PATIENCE


I live by night. Something in me comes alive when walking in the dark by the sea. It sets me thinking - free of the distractions that teem in daylight. There's an ascent, a transcendence that happens here in this place at this time.

Waiting! God waiting patiently for me to change my ways and i wait impatiently for the consolation promised in the prophecy of Isaiah - not so much for myself just now but for all Who desperately need it's fulfilling, for the whole world that needs it. I am perhaps impatient for the fullness of Christ to be revealed. I would dearly love it. Dearly love to be ready for that moment!

My impatience nowadays is generally reserved for the computer in the Office that is impossibly slow. It used to be driving that threw me into a rage but I drive less now and do so with relative calm.

So, it's the computer I get mad with now, shout at it, say things that I shouldn't and am somehow diminished in the process.

It's a useless and futile impatience - except maybe it's a way of letting off steam. But there is a call to find an alternative, to prepare in my heart a place for something better, to prepare a way for Jesus to redeem whatever it is that makes me react as I do.

If the truth be told I'm impatient with myself for not being who and what I could be. Like Poirot in the recent version of 'Murder On The Orient Express' I see the world as it should be, not as it is. That's how I see myself and, though that might appear to be something of a curse, I see the blessing in it because it keeps me striving, moving.

Thankfully I have arrived at the wisdom of the addict, knowing that I cannot save myself. There is only One Saviour and it is for me to prepare a place for Him within myself, to clear away what I can of the interior clutter.

The Prophecy of Isaiah and John the Baptist; the Good News of Jesus is for our time, our society, our community and family. But it begins where all change, all justice, all peace begin - in every single human heart and soul and mind.

The clutter that needs to be cleared in me is the futile impatience that I've spoken about and I sense that the alternative, the solution is already within me.

God seems to be leading me to a childhood experience in Aran, a place that is one of the central sources of nourishment in my interior life. It is an experience of peaceful patience, a patient watchfulness that is the call of Advent.

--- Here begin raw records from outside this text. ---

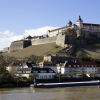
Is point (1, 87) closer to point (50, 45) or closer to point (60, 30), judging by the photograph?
point (50, 45)

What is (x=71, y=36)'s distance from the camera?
75.8m

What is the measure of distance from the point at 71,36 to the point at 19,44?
802 inches

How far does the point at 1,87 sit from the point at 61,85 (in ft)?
25.6

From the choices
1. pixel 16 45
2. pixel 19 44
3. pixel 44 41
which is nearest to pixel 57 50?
pixel 44 41

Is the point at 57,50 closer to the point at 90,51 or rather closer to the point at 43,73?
the point at 90,51

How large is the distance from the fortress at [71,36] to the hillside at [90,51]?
76.2 inches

This is not a return to former innocence; it is not simply something of the past. It is here and now that I am led to access a present interior alternative.

I am the boy who is shepherded by the warm and saintly Mary Ann McDonagh. I play alone on the beach in Kilronan. She calls to me from the front door of her pub and takes me to her kitchen where we pray - with her sitting in a chair by the table and I kneeling, hands resting on her lap.

After prayer there was tea and Kimberley biscuits and then she would take me to the window in the pub that looks out over Galway Bay. My job was to watch out for the steamer, the ship that sailed the three hour journey from Galway.

No one knew the time of departure because there was no timetable. The Naomh Eanna left when she was fully loaded with the food and other supplies that were necessary for life on the island.

So my waiting was a long process which I undertook obediently and patiently. For a couple of hours I would simply watch the sea until the ship appeared as a tiny dot on the horizon. I got to know the sea and my gazing became the training for the contemplative part of my soul.

I go back to that experience in order to reawaken the childhood patience that still resides within and I come to peace now when I go back there.

There is of course an impatience that is good and holy such as our impatience for the rights of the homeless and the poor of our town; an impatience with the system that keeps them there; an impatience with ourselves to do something more than provide the night shelter and food we offer once a week. This kind of impatience needs to be expressed effectively so that the right thing is done for those who need it.

Comments

  1. The impatience with the computer resonates with me as does that same computer wont accept my password sometimes! Thankfully you have stressed the real impatience which we all should have that is our impatience for the rightsfor the Poor and Homeless.